Document section:
[BEGIN]

Well, thanks for the effort. :-)

> Ignoring lucid sleep for a moment, here is how a regular suspend works
> in the power manager.  The power manager sees a suspend request either
> because the user has been idle for X amount of time (usually 15
> minutes) or the user explicitly requested it by closing the lid.  The
> power manager reads the value of /sys/power/wakeup_count and then
> announces an imminent suspend to the rest of the system via DBus.
> Interested applications (like the network manager and Chrome) will
> have registered with the power manager to be informed about this when
> they started up.  For example, this is when Chrome would freeze its
> renderer processes.  The power manager will now wait for them to
> report back their readiness to suspend.  Once all applications have
> reported ready (or the maximum timeout occurs), the power manager
> performs some final preparations (like setting the resume brightness
> for the display).  The last thing the power manager does, right before
> writing "mem" to /sys/power/state, is write the wakeup_count that it
> read earlier to /sys/power/wakeup_count.  If the write fails, the
> power manager considers the suspend attempt failed, reads the new
> wakeup_count, and starts a timer (usually 10 seconds) to retry the
> suspend.  The same thing happens if the write to /sys/power/state
> fails.

That sounds reasonable to me.

> It may be the case that the event that incremented the count happened
> because a user was trying to cancel the suspend.  The user could have
> pressed some keys on the keyboard, touched the trackpad, opened the
> lid, pressed the power button, etc, etc.  For the keyboard and
> trackpad these events make their way up to Chrome, which sends a user
> activity message to the power manager.  This is a message that Chrome
> sends to the power manager even during regular activity, up to five
> times a second, to prevent the idle timeout from occuring.  When the
> power manager sees this user activity message while waiting to retry
> the suspend, it cancels the retry and sends out a DBus signal
> informing the system that the suspend is now complete.  For events
> like opening the lid or pressing the power button, the power manager
> monitors those events in /dev/input and simulates a user activity
> message from chrome if any of them fire.

So far, so good.

> Ok so now I can talk about how lucid sleep fits into all of this.  The
> power manager only considers a suspend attempt successful if the write
> to /sys/power/state was successful.  If the suspend was successful,
> the power manager then reads another sysfs file
> (/sys/power/wakeup_type in our kernel) to determine if the wakeup
> event was user-triggered.

Well, that's where things are likely to get ugly depending on how the
/sys/power/wakeup_type attribute works (more below).

> If the event was user-triggered it sends
> out a DBus signal announcing the end of the suspend, Chrome thaws its
> renderer processes, the full UI comes back up, and the user can start
> working.  If the event was _not_ user-triggred (if it was the RTC or
> NIC), the power manager sends out a different DBus signal announcing
> that the system is in lucid sleep and will re-suspend soon.  It will
> then wait for all registered applications to report readiness to
> suspend or for the max timeout to expire.

[END]

What is expected:
Extend the email discussion of suspend and lucid sleep, starting right after its final sentence.

[Items from a data source]
[BEGIN]

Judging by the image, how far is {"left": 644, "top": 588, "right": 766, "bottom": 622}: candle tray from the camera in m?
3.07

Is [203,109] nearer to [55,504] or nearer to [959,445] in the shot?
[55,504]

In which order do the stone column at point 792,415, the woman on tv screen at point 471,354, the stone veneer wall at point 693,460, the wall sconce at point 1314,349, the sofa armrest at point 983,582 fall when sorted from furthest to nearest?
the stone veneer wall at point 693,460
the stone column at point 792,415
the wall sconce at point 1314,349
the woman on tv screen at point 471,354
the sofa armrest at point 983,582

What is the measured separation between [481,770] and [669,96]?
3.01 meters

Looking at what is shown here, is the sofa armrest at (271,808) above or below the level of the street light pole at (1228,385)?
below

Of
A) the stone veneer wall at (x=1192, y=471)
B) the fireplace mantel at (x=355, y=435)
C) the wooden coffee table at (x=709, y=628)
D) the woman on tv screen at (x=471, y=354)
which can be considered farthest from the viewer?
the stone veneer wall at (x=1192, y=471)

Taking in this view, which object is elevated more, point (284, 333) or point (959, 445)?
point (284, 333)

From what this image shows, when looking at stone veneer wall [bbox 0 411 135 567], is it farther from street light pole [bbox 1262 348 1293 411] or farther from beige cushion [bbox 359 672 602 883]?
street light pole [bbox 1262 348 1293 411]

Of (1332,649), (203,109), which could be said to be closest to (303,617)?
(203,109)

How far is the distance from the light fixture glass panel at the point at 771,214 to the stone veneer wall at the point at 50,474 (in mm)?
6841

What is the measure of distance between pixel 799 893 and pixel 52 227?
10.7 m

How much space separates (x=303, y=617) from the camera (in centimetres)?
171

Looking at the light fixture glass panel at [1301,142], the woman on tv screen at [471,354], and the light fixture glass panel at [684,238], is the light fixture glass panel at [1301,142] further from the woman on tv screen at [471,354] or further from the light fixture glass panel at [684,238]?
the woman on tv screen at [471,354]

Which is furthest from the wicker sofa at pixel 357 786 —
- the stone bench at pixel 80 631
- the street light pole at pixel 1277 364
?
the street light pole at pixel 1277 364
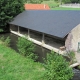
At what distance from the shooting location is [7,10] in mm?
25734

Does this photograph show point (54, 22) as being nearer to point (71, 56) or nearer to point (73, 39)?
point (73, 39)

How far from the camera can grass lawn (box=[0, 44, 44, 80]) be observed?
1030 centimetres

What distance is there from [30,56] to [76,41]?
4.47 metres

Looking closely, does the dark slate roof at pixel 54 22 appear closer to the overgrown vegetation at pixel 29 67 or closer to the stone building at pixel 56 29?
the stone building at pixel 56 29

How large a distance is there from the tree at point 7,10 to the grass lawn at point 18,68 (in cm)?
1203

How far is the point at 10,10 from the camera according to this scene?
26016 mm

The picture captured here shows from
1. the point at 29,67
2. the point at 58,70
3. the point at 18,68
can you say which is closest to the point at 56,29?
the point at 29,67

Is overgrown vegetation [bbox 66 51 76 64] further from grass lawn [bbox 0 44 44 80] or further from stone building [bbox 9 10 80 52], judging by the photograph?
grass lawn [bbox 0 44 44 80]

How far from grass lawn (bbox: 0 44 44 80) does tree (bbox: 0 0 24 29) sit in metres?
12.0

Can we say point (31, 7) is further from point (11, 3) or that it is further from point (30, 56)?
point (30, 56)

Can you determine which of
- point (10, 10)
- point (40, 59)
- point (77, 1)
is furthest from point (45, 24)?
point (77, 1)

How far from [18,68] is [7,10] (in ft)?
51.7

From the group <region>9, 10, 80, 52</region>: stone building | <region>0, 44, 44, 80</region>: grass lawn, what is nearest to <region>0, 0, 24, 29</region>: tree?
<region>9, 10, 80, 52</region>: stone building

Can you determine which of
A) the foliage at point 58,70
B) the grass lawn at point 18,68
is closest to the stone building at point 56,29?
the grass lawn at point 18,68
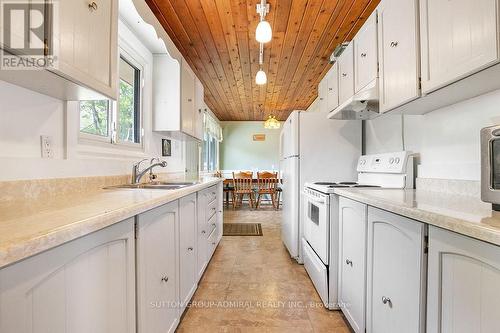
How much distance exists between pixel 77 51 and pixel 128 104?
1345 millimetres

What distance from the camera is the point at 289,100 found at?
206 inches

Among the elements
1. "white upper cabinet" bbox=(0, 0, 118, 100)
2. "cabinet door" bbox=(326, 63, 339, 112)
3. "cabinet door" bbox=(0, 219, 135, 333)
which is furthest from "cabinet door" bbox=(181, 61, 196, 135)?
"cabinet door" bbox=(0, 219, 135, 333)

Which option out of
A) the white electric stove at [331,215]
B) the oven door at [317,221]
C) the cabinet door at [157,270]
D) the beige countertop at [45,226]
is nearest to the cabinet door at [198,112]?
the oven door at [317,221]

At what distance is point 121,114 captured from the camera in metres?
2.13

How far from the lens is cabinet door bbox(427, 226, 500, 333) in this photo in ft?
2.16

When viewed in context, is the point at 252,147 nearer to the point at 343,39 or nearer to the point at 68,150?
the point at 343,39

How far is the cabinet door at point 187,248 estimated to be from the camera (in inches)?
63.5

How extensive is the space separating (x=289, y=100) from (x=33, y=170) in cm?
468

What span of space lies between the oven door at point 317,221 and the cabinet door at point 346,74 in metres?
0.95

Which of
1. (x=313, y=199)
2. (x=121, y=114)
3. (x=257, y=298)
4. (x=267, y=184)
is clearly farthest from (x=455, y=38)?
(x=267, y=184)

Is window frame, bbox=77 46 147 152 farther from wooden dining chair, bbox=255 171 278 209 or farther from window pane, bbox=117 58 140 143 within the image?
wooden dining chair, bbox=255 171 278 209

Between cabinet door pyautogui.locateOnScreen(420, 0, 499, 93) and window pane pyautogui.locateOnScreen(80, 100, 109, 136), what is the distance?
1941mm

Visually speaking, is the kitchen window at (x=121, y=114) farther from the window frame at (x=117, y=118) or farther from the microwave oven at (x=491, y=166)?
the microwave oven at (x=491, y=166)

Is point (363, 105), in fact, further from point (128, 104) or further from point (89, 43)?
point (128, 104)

[END]
[BEGIN]

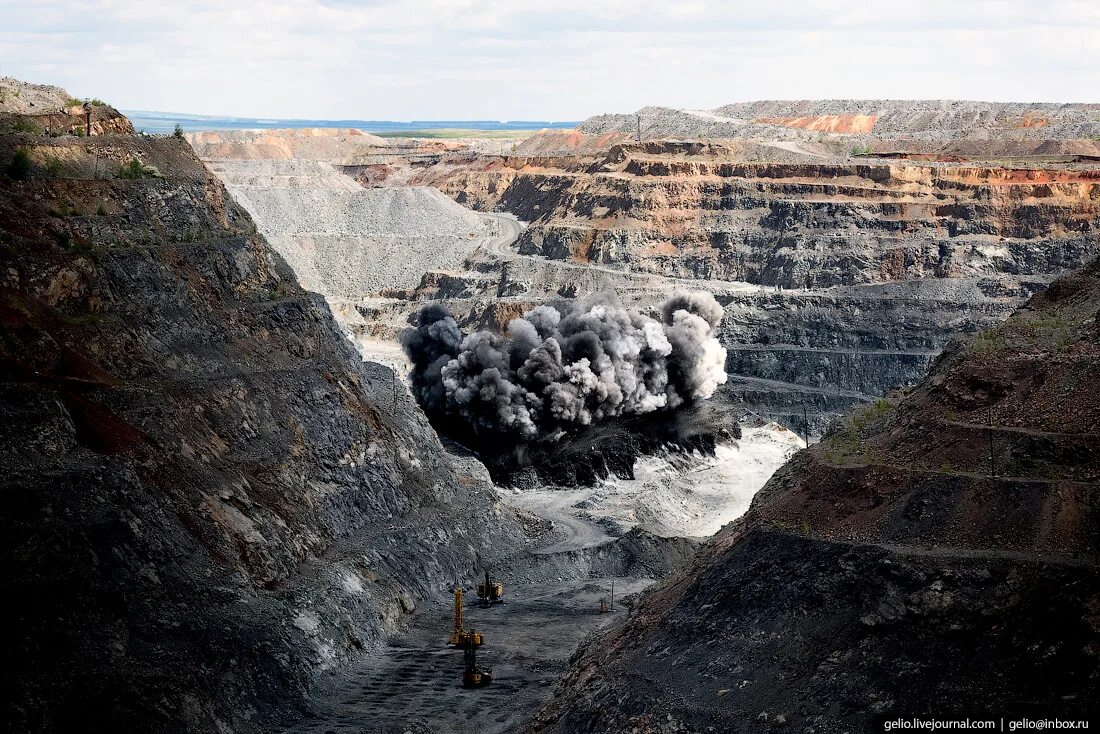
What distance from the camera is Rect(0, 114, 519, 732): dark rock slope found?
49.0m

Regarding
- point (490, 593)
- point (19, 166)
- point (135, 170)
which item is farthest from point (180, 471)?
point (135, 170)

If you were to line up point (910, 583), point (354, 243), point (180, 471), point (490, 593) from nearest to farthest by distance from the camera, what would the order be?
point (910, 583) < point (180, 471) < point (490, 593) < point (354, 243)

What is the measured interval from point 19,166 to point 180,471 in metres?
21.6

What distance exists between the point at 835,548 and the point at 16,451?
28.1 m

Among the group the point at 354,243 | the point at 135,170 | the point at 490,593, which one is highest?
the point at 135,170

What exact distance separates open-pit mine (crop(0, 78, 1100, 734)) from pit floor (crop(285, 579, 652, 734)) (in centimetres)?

[END]

Task result:
First let me say that the "user-triggered" vs "non-user-triggered" distinction
seems somewhat artificial to me.  All boils down to having a special class
of wakeup events that are supposed to make the power manager behave differently
after resuming.  Whether or not they are actually triggered by the user
doesn't really matter technically.

> If it so happens that a user interacts with the system while it is in
> this state, the power manager detects it via the user activity message
> that Chrome sends.  This could be real (keyboard, trackpad) or
> simulated (lid, power button).  Either way, the power manager responds
> the same way: it announces the end of the suspend, Chrome thaws its
> renderers, the full UI comes back up, and the user starts working.  If
> there is no user activity and all applications report ready, the power
> manager gets ready to suspend the system again.  Since the NIC is now
> a wakeup source, the power manager doesn't read the wakeup_count until
> after all applications have reported ready because accessing the
> network could increment the wakeup_count and cause false positives.
> 
> If either the write to /sys/power/wakeup_count or /sys/power/state
> fails from lucid sleep, the power manager re-announces that the system
> is in lucid sleep and will re-suspend soon.  It's actually a little
> smart about this: it will only re-announce lucid sleep if there was a
> wakeup_count mismatch or if the write to /sys/power/state returned
> EBUSY.  Other failures only trigger a simple retry and no DBus signal.
> We do this because these wakeup events may legitimately trigger lucid
> sleep.  For example, more packets may arrive from the network or the
> RTC may go off and applications don't perform work until they hear
> from the power manager that the system is in lucid sleep.  At this
> point the power manager is back to waiting for applications to report
> ready (or for the retry timer to fire).  This process may repeat
> multiple times if we keep getting wakeup events right as the system
> tries to re-suspend.
> 
> 
> So that was a little long-winded but hopefully I've addressed all your
> concerns about potential race conditions in this code.  I simplified a
> few bits because would just complicate the discussion but for the most
> part this is how the feature works now.  Having the kernel emit a
> uevent with the wakeup event type would take the place of the power
> manager reading from /sys/power/wakeup_type in this system but
> wouldn't really affect anything else.

Which loops back to my previous remark: Things may get ugly if /sys/power/wakeup_type
doesn't do the right thing (the uevent mechanics you'd like to replace it with
will really need to do the same, so I'm not quite sure it's worth the effort).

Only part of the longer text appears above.